• **ABOUT THIS EXERCISE**
Lines from the first one down to the one containing "man comforting distraught woman" in the data below are the only ones needed; please return them exactly, both ends included.

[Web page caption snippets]
───

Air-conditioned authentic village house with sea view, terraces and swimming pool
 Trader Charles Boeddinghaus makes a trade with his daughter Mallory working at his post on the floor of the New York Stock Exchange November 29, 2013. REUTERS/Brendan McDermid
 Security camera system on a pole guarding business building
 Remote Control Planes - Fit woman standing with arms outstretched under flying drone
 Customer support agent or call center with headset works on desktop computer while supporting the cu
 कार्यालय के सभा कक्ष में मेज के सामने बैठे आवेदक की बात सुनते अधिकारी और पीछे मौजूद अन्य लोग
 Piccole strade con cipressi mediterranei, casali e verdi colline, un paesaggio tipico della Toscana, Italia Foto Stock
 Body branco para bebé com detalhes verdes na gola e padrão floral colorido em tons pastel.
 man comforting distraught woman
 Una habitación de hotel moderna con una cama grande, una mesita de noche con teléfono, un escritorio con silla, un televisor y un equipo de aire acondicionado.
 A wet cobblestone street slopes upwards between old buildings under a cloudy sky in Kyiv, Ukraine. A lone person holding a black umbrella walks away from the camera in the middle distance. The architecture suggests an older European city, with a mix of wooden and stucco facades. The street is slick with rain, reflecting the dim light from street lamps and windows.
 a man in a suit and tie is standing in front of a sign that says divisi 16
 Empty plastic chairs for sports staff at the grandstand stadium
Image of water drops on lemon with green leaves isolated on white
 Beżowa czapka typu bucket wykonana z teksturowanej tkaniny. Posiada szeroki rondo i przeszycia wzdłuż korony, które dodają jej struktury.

───

• **ANSWER BOX**
Air-conditioned authentic village house with sea view, terraces and swimming pool
 Trader Charles Boeddinghaus makes a trade with his daughter Mallory working at his post on the floor of the New York Stock Exchange November 29, 2013. REUTERS/Brendan McDermid
 Security camera system on a pole guarding business building
 Remote Control Planes - Fit woman standing with arms outstretched under flying drone
 Customer support agent or call center with headset works on desktop computer while supporting the cu
 कार्यालय के सभा कक्ष में मेज के सामने बैठे आवेदक की बात सुनते अधिकारी और पीछे मौजूद अन्य लोग
 Piccole strade con cipressi mediterranei, casali e verdi colline, un paesaggio tipico della Toscana, Italia Foto Stock
 Body branco para bebé com detalhes verdes na gola e padrão floral colorido em tons pastel.
 man comforting distraught woman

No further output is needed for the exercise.